*Document*:
#####

= Earnings response coefficient =

Financial Term

In financial economics, finance, and accounting, the earnings response coefficient, or ERC, is the estimated relationship between equity returns and the unexpected portion of (i.e., new information in) companies' earnings announcements.

==Development==
Arbitrage pricing theory describes the theoretical relationship between information that is known to market participants about a particular equity (e.g., a common stock share of a particular company) and the price of that equity. Under the strong form of the efficient market hypothesis, equity prices are expected in the aggregate to reflect all relevant information at a given time. Market participants with superior information are expected to exploit that information until share prices have effectively impounded the information. Therefore, in the aggregate, a portion of changes in a company's share price is expected to result from changes in the relevant information available to the market. The ERC is an estimate of the change in a company's stock price due to the information provided in a company's earnings announcement.

The ERC is expressed mathematically as follows:

$UR = a + b(\text{ern}-u) + e$

UR = the unexpected return
a = benchmark rate
b = earning response coefficient
(ern-u) = (actual earnings less expected earnings) = unexpected earnings
e = random movement

Earnings response coefficient research attempts to identify and explain the differential market response to earnings information of different firms. An Earnings response coefficient measures the extent of security’s abnormal market return in response to the unexpected component of reported earnings of the firm issuing that security. and

The relationship between stock returns to profit to determine the extent of the response that occurs to as the Earnings Response Coefficient (ERC). Some studies reveal there are four factors that affect Earnings Response Coefficient (ERC), namely : beta, capital structure, persistence and growth.

==Reasons==
Reasons for differential market response:
1. Beta: The more risk related to the firm's expected returns the lower will be the investor's reactions to a given amount of unexpected earnings.(Note: beta shows risk of a security so you can assume that a high beta means a high risk).
2. Capital structure: ERC for a highly leveraged firm is lower than for a firm with little or no debt, Any good news passed on means that the debt holders get this benefit instead of the investors. (Thus it is important to disclose the nature & magnitude of financial instruments including off-balance sheet).

#####

*Source data*:
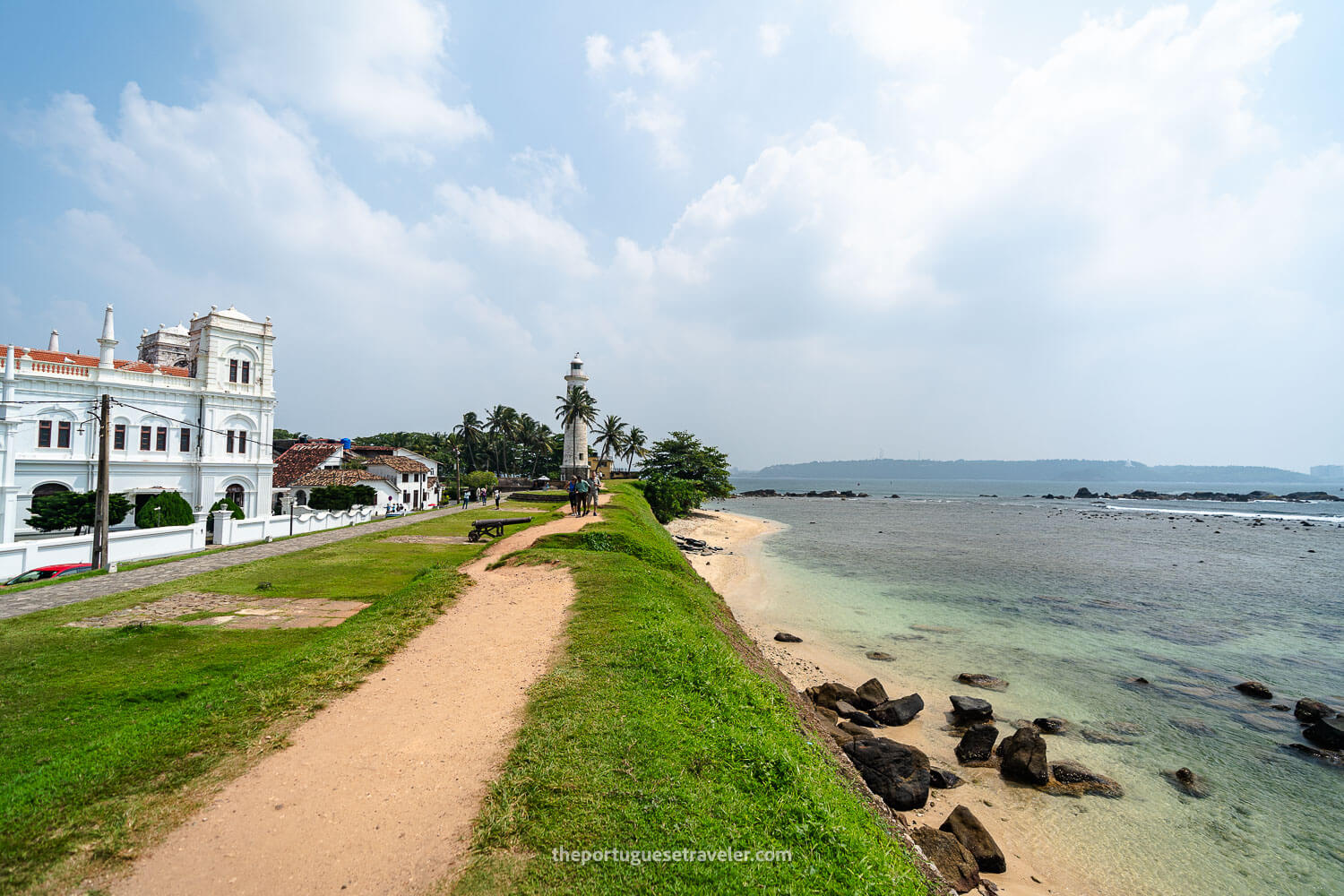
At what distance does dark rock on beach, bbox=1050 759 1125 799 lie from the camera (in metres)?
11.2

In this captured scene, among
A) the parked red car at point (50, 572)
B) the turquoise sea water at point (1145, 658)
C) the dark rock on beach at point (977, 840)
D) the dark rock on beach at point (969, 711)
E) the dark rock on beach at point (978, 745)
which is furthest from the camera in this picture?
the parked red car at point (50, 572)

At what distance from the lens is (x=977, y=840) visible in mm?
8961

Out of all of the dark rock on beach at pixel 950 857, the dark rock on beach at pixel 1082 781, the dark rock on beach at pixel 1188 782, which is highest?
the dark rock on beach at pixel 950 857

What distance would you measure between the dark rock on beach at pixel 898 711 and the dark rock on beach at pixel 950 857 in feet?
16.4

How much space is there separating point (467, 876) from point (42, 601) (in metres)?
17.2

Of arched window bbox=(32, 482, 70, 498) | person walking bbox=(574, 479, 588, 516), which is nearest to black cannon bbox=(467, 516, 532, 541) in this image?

#####

*Task requirements*:
(a) Copy out the rows word for word, from the line that contains "What distance would" through the final line of the rows, with both ends included.
(b) Write the next part of the article on the earnings response coefficient, beginning right after its last sentence.

*Answers by task*:
(a)
What distance would you measure between the dark rock on beach at pixel 898 711 and the dark rock on beach at pixel 950 857 in feet?
16.4

How much space is there separating point (467, 876) from point (42, 601) (in metres)?
17.2

Of arched window bbox=(32, 482, 70, 498) | person walking bbox=(574, 479, 588, 516), which is nearest to black cannon bbox=(467, 516, 532, 541) in this image?

(b)
3. Persistence: Source of increase in current earnings affects the ERC: If earnings are expected to persist into the future this will result in a higher ERC. If the component in the earnings is non-persistent (i.e. unusual, non recurring items) this will result in lower ERC.
4. Accruals quality: The manager has considerable control over the amounts and timing of accruals. If the manager uses this control over accruals to influence the amount of reported net income, they are called discretionary accruals.
5. Growth Opportunities: Suppose that current net income reveals unexpectedly high profitability for some of the firm's recent investment projects. This may indicate to the market that the firm will enjoy strong growth in the future, hence ERC will be high.
6. The informativeness of price: Because prices lead earnings, and market prices aggregates all publicly known information about the firm, much of which the accounting system recognizes with a lag. Consequently, the more informative price is, the less the information content of current accounting earnings will be, other things equal, hence the lower the ERC.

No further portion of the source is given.